The Panel thus rejects the United States’ argument that, if zeroing were not permitted in the exceptional methodology, for all transactions, it would no longer be exceptional (par. 7.72) and would anyway just produce the same result as the normal, primary methodologies. It does, however, uphold the United States’ argument that zeroing must be permitted for within-pattern-transactions for that exceptional methodology to have meaning and to allow it to unmask targeted dumping, and it does so even though it knows that it is acting contrary to Appellate Body findings:
- 7.106. Considering the raison d'être of the W-T methodology is to unmask targeted dumping, the inability of this methodology to do so will render this methodology inutile. We recall that an interpreter is not free to adopt a reading that would result in reducing whole clauses or paragraphs of a treaty to redundancy or inutility. Therefore, contextual considerations also support our view that the second sentence of Article 2.4.2 does not prohibit zeroing under the W-T methodology. Based on the above, we find that an investigating authority is permitted to use zeroing while applying the W-T methodology to the pattern transactions.
- 7.107. We are aware that our conclusions in this Report differ from those of the panel and the Appellate Body in US – Washing Machines as well as the panel in US – Anti-Dumping Methodologies (China). This is the result of our objective assessment of the facts of this case, and the applicability of, and conformity with, the relevant covered agreements.

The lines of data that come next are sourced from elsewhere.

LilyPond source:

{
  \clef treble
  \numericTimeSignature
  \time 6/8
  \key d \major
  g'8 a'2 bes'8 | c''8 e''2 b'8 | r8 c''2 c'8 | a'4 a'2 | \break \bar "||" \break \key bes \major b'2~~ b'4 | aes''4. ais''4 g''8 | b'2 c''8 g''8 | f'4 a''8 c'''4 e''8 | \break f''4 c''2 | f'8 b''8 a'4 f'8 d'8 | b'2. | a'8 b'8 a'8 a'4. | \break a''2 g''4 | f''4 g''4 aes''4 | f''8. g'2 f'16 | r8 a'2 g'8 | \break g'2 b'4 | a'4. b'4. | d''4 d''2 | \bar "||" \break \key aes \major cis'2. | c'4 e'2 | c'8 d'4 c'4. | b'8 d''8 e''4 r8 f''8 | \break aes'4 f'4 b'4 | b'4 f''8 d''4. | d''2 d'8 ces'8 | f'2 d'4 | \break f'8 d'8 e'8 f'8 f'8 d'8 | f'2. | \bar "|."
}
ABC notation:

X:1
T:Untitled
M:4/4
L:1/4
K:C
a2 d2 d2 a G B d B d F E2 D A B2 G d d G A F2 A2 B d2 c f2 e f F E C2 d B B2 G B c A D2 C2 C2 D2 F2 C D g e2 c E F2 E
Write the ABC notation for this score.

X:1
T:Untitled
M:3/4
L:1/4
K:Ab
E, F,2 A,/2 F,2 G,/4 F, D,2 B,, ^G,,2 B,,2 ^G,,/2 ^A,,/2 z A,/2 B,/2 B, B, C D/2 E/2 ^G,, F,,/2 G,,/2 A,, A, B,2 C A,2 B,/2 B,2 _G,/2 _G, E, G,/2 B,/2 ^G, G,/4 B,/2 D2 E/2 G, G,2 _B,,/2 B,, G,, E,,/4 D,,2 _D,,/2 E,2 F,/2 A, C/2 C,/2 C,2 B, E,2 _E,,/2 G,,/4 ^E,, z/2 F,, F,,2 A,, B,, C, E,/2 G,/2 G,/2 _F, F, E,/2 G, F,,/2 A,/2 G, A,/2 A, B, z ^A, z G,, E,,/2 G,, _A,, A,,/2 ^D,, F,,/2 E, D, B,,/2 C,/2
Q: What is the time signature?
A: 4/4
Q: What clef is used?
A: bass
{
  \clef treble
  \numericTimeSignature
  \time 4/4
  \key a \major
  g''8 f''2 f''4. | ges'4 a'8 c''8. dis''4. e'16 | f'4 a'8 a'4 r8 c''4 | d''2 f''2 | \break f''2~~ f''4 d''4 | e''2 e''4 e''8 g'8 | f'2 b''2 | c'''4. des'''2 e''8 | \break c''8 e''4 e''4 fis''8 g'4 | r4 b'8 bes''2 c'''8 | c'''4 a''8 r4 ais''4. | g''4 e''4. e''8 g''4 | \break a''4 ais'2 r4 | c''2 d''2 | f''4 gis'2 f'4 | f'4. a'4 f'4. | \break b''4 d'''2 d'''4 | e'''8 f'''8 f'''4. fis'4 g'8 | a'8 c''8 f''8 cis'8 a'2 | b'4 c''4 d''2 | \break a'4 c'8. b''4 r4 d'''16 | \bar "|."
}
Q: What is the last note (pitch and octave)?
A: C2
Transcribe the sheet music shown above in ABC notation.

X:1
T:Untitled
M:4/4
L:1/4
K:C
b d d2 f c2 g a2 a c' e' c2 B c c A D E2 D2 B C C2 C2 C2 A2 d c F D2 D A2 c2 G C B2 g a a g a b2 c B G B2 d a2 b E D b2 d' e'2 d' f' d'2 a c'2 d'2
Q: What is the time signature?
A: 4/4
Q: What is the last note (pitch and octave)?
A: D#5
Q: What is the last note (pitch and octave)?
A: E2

We have carefully considered these reports of the panels and the Appellate Body, and found convincing or cogent reasons to arrive at conclusions different from those of the Appellate Body in US – Washing Machines as well as the panels in US – Washing Machines and US – Anti-Dumping Methodologies (China).179
If an appeal is heard, though, there are good reasons to believe that the Appellate Body will again close the narrow opening which the Panel Report has now theoretically opened. The unfairness of a zeroing methodology which pretends that undumped sales never happened is just as striking in the third methodology (even if only for pattern-transactions) as in the two primaries, as is its failure to assess the true effect in the importing market of the exporter’s exports overall.
More fundamentally, it is simply not compelling that the exceptional methodology, however one gets to it, is incapable of unmasking targeted dumping unless the investigating agency uses zeroing. Even were it the case, a dumping margin which can be found only by using an arithmetic trick to blind the investigator to undumped sales can only be regarded as suspect, and one which brings the anti-dumping regime into disrepute.